Cette absence de perspective de libéralisation du secteur du jeu peut laisser perplexe. D'autant plus que le jeu en ligne peut difficilement être considéré comme un service public : même si le PMU met en avant - à juste titre - son rôle fondamental dans l'industrie équine, il serait injustifié de considérer que le jeu de hasard est une activité d'intérêt général…

Quelles raisons peut-on alors invoquer pour justifier la sanctuarisation de ce secteur ?

  • La prévention de la délinquance (d'où la présence des amendements 254 et 255 dans le projet de loi qui y est relatif). Les jeux en ligne sont un formidable vecteur de blanchiment d'argent, car il est difficile d'identifier les participants et de tracer les flux financiers.
  • La protection du consommateur contre les risques d'escroquerie.
  • La santé publique, compte tenu du caractère fortement addictif du jeu.
  • La rente financière de l'Etat, qui perçoit chaque année environ 5 Md€ de recettes liées au jeu

Chacun de ces arguments a ses limites.

Il est malheureusement illusoire de penser que l'interdiction des jeux suffira à décourager les appétits des organisateurs : le jeu en ligne devrait peser 25 Md€ en 2010. Par ailleurs, le développement de l'Internet sur mobile facilite la mise en contact des organisateurs et des joueurs, et il est probable que les programmeurs des jeux auront toujours une longueur d'avance sur ceux qui visent techniquement à les interdire.
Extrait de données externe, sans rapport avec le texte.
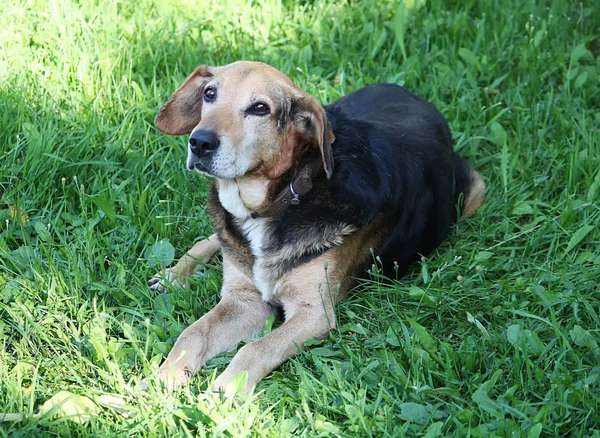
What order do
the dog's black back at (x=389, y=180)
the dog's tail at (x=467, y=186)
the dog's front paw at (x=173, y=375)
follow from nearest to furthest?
the dog's front paw at (x=173, y=375) < the dog's black back at (x=389, y=180) < the dog's tail at (x=467, y=186)

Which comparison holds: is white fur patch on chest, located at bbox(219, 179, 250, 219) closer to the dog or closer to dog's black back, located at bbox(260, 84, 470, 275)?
the dog

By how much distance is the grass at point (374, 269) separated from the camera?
335 cm

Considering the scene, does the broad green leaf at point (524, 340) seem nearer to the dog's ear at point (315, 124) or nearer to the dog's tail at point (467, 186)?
the dog's ear at point (315, 124)

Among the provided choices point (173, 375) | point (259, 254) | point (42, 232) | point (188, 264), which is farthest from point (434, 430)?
point (42, 232)

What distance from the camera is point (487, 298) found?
13.6ft

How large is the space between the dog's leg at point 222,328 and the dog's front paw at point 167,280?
28 centimetres

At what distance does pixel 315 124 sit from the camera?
3.99 m

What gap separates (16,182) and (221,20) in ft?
7.68

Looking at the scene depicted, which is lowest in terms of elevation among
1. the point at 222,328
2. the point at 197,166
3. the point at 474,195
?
the point at 474,195

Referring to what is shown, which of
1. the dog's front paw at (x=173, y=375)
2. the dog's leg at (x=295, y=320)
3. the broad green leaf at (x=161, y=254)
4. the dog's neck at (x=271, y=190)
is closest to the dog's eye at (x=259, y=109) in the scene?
the dog's neck at (x=271, y=190)

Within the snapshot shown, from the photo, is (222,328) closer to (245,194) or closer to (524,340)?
(245,194)

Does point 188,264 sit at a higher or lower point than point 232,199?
lower

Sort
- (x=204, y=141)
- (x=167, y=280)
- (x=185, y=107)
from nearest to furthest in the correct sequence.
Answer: (x=204, y=141) < (x=167, y=280) < (x=185, y=107)

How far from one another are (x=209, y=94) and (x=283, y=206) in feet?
2.29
Voué à se développer, le secteur sera d'autant plus difficile à contrôler qu'il est illégal. A l'inverse, si l'Etat accepte de délivrer des concessions à certains sites, la supervision sera facilitée tandis que les consommateurs se dirigeront naturellement vers ceux-ci.

La dépendance au jeu est un phénomène avéré. Néanmoins, l'Etat peut difficilement s'attribuer la palme de la vertu en la matière. Un jeu comme le "Rapido" (loterie diffusée dans les bars avec un tirage par heure) a généré 50 000 dépendances parmi ses trois millions de joueurs (soit tout de même 6 joueurs "drogués" par bistrot). De surcroît, là encore, contrôler strictement les organisateurs est la seule méthode efficace pour limiter les risques, et ce contrôle ne peut avoir lieu que sur des sociétés autorisées.
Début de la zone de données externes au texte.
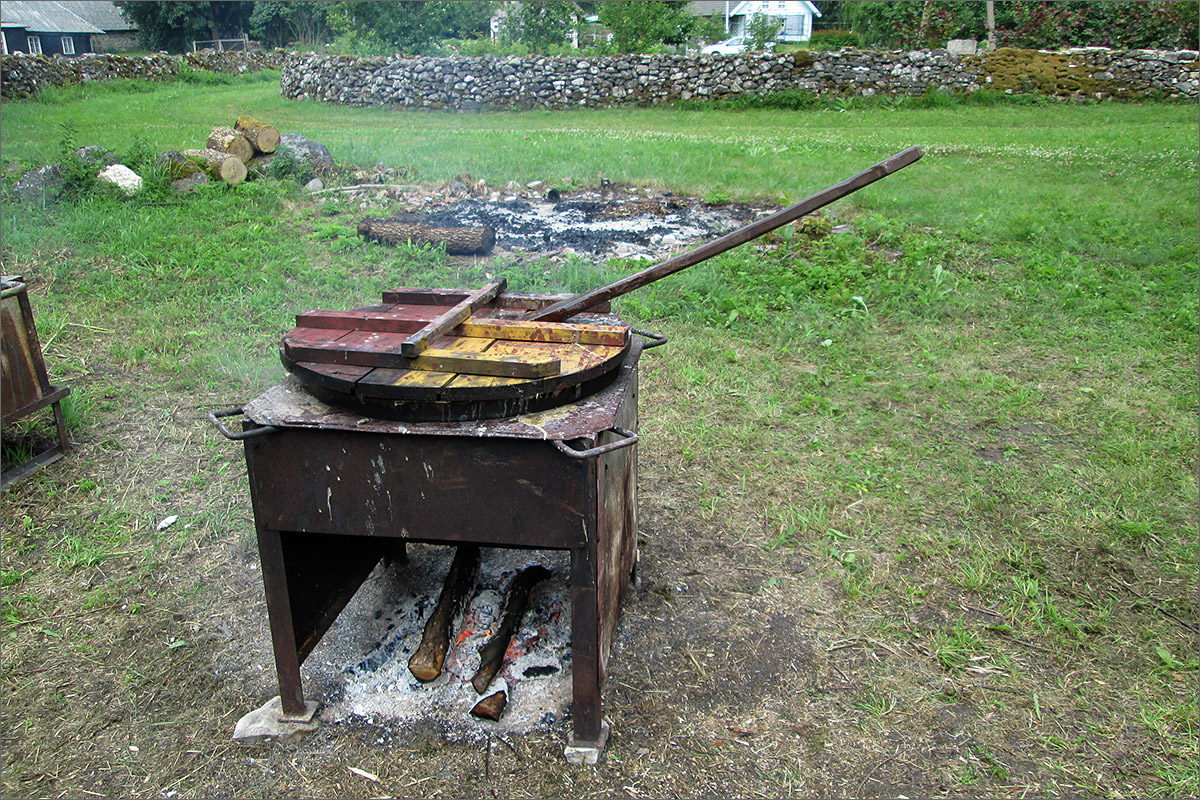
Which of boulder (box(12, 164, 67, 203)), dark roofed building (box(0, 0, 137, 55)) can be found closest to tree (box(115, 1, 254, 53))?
dark roofed building (box(0, 0, 137, 55))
Enfin, l'enjeu financier est réel. L'ouverture du secteur impacterait probablement la croissance de la Française des Jeux. Mais l'Etat retrouverait au moins une partie de sa mise sur la taxation des revenus des concurrents.

Enfin, le temps joue contre la législation actuelle. En effet, la Commission Européenne a engagé en octobre une procédure d'infraction contre la France. L'argumentaire de la France permettra peut-être d'éviter l'aboutissement de la procédure à court terme, mais certainement pas à moyen terme.

Ce qu'il convient de comprendre, c'est que la pire stratégie consisterait à attendre le dernier moment avant de légaliser le jeu de hasard. En effet, à cette échéance, nos voisins auront ouvert leurs marchés et des acteurs locaux seront déjà bien implantés. Or, le jeu est un secteur à fortes synergies de taille. Les synergies ne sont pas tant des synergies de coûts que des synergies de revenus : plus la société est imposante, plus les taux de redistribution et la valeur absolue des gains sont élevés (exemple de l'euromillion). Le risque d'une légalisation trop tardive serait précisément de faire "bénéficier" d'autres pays des revenus liés aux joueurs français, alors qu'inversement, les sociétés françaises n'auraient pas la taille critique pour attirer des joueurs étrangers. Pourtant, la France dispose de plusieurs sociétés pour lesquelles le développement du jeu en ligne serait un vecteur de développement naturel : opérateurs mobiles, prestataires Internet, fournisseurs de contenu…

En définitive et en dépit des apparences, il est à parier que l'Etat devrait jouer la carte de la libéralisation, accompagné d'une régulation et d'un encadrement stricts du secteur.